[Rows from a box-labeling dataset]
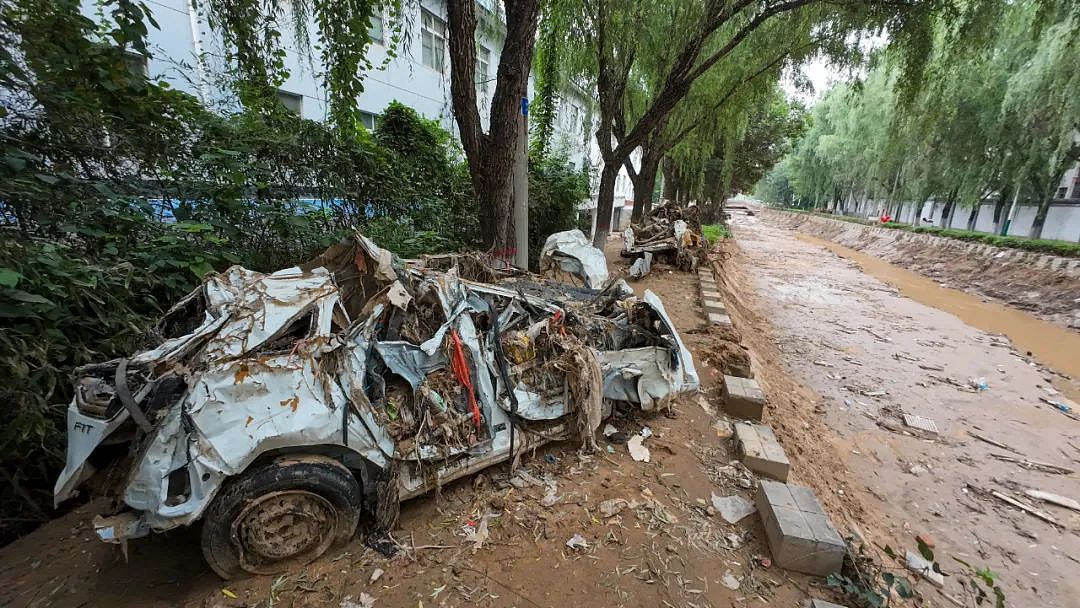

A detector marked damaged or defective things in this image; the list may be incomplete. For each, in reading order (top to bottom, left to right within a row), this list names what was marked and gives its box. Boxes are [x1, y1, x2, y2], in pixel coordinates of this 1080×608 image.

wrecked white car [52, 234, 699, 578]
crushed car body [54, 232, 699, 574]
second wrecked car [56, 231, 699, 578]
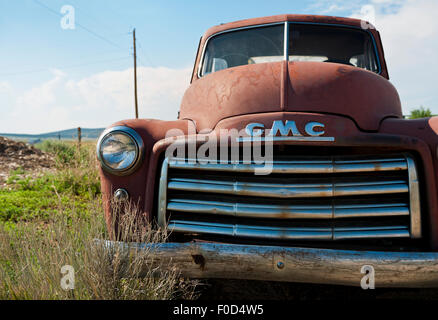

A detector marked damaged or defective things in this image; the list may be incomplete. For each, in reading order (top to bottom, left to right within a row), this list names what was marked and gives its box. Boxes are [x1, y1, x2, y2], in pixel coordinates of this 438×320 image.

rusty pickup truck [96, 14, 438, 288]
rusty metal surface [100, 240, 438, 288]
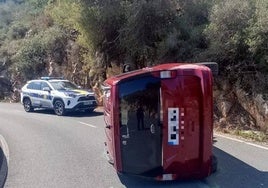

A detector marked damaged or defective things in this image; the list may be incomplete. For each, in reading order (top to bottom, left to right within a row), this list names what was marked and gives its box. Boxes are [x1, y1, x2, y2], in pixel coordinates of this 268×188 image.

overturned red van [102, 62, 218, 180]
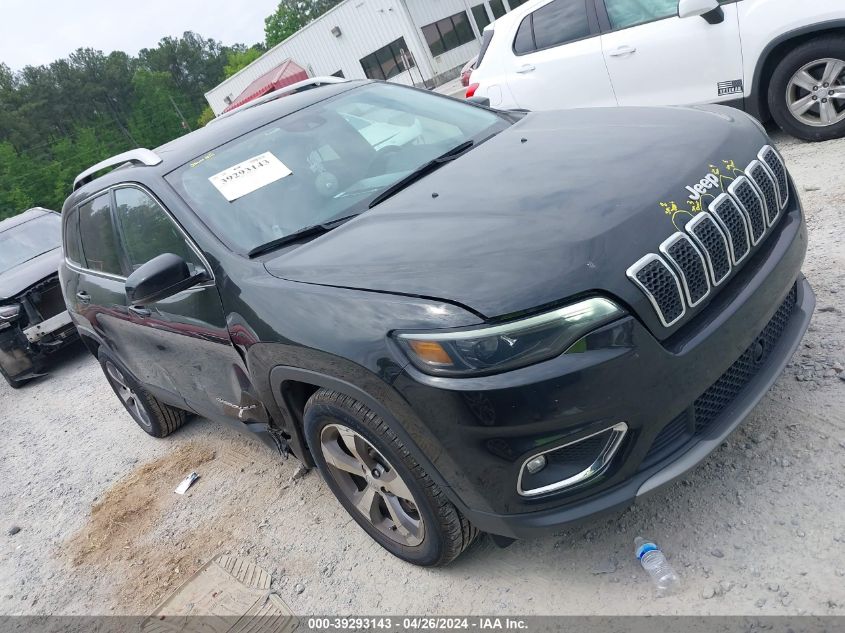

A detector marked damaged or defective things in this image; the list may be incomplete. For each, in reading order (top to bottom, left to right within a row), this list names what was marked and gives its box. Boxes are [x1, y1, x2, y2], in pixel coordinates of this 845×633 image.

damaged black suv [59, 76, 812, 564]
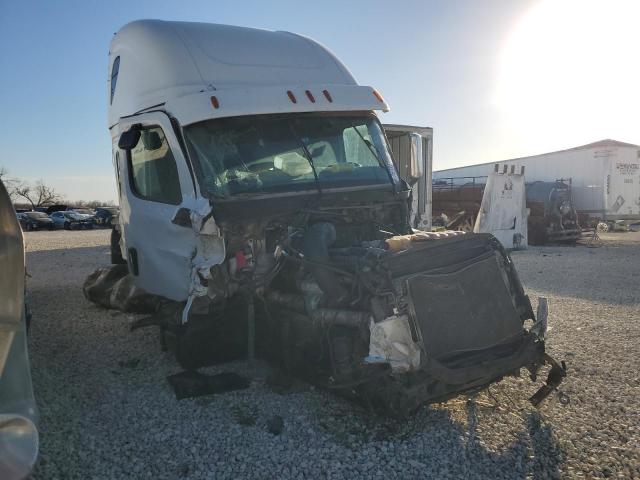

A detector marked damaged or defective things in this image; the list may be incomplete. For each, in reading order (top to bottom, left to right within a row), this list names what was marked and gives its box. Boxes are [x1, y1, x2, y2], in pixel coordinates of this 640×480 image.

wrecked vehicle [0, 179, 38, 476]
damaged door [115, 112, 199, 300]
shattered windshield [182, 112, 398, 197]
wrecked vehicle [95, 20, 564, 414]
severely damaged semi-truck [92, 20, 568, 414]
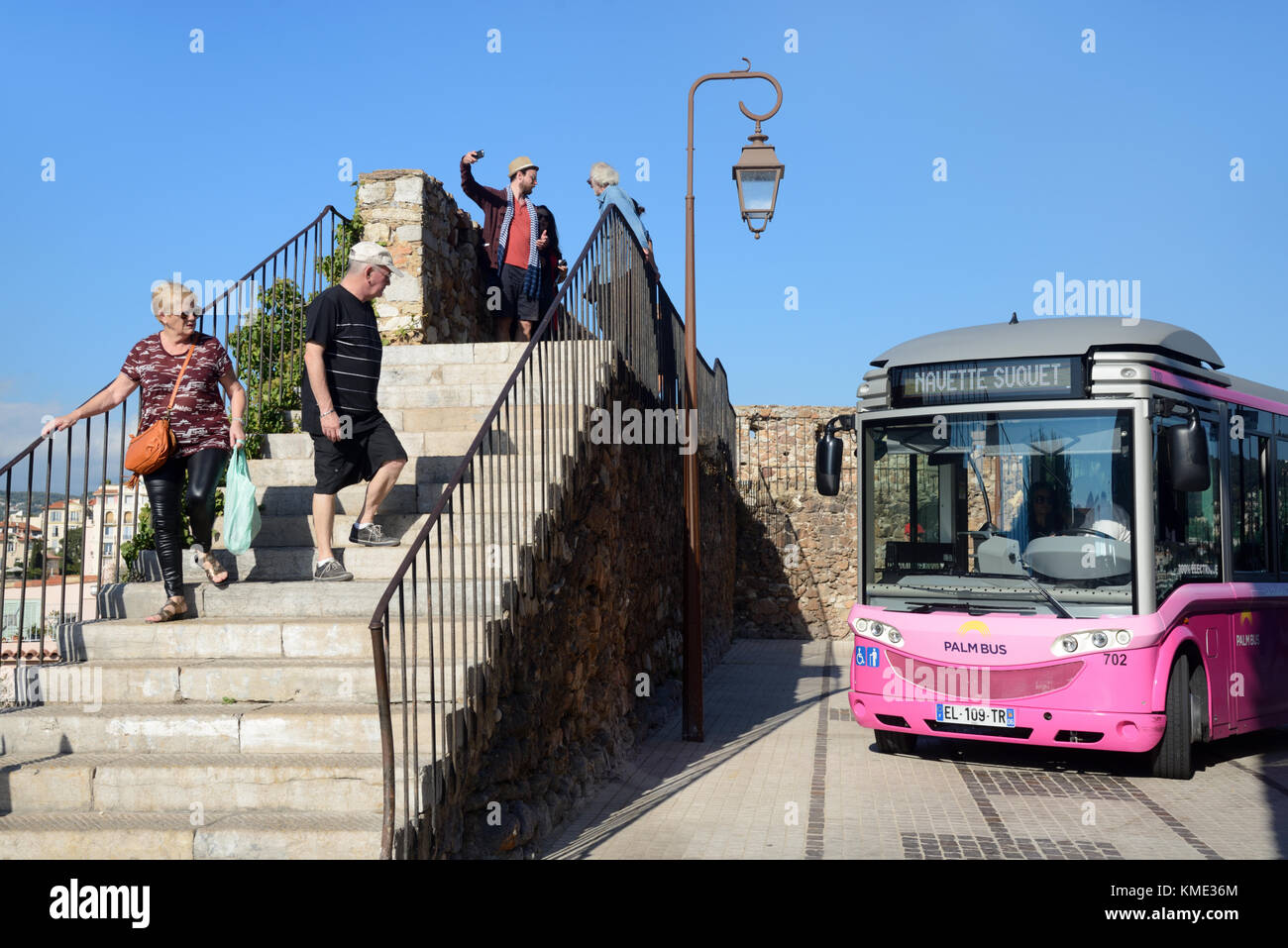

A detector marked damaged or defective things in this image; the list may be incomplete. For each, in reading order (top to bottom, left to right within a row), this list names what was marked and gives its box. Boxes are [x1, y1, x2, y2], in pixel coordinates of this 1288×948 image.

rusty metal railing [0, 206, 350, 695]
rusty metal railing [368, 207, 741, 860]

Short exercise
Substitute "broken or faulty objects" for every "damaged or defective things" in the material above and write it out again with everything else unchanged, leaving out the pictures.

Solution below
A detector marked broken or faulty objects in this image; the list may be incomplete. For each, in reading order (top to bottom, left to right within a row), this list names what was marked and gives its box. Boxes are [x1, y1, x2, y2], in pixel coordinates of this 1080×608 image.

wrecked white car [52, 234, 699, 578]
crushed car body [54, 232, 699, 574]
second wrecked car [56, 231, 699, 578]

A detector marked broken or faulty objects in this image; the list may be incomplete. For each, in reading order (top to bottom, left to right within a row), this list names what was marked and gives its box. Boxes are [x1, y1, x2, y2], in pixel coordinates of this 438×320 image.

rusty pickup truck [96, 14, 438, 288]
rusty metal surface [100, 240, 438, 288]

A detector marked broken or faulty objects in this image; the list may be incomplete. For each, in reading order (top to bottom, left to right within a row), this list names what was marked and gives its box. Boxes are [x1, y1, x2, y2], in pixel coordinates of this 268×188 image.

overturned red van [102, 62, 218, 180]

A detector marked broken or faulty objects in this image; the list may be incomplete. For each, in reading order (top to bottom, left to right within a row), this list names what was marked and gives its box. Boxes are [x1, y1, x2, y2], in pixel coordinates of this 845×633 image.

damaged black suv [59, 76, 812, 564]

A detector marked broken or faulty objects in this image; the list may be incomplete. For each, in reading order (top to bottom, left to right within a row), this list names what was marked and gives its box. Boxes are [x1, y1, x2, y2], in pixel coordinates of this 640×480 image.

wrecked vehicle [0, 179, 38, 476]
damaged door [115, 112, 199, 300]
shattered windshield [182, 112, 398, 197]
wrecked vehicle [95, 20, 564, 414]
severely damaged semi-truck [92, 20, 568, 414]

A detector marked broken or faulty objects in this image; the list may be incomplete. For each, in reading order (top to bottom, left to right within a row), this list names what was marked and gives its box. Boxes are [x1, y1, x2, y2], in pixel coordinates of this 1288×948 image.

rusty metal railing [0, 206, 350, 695]
rusty metal railing [368, 207, 741, 860]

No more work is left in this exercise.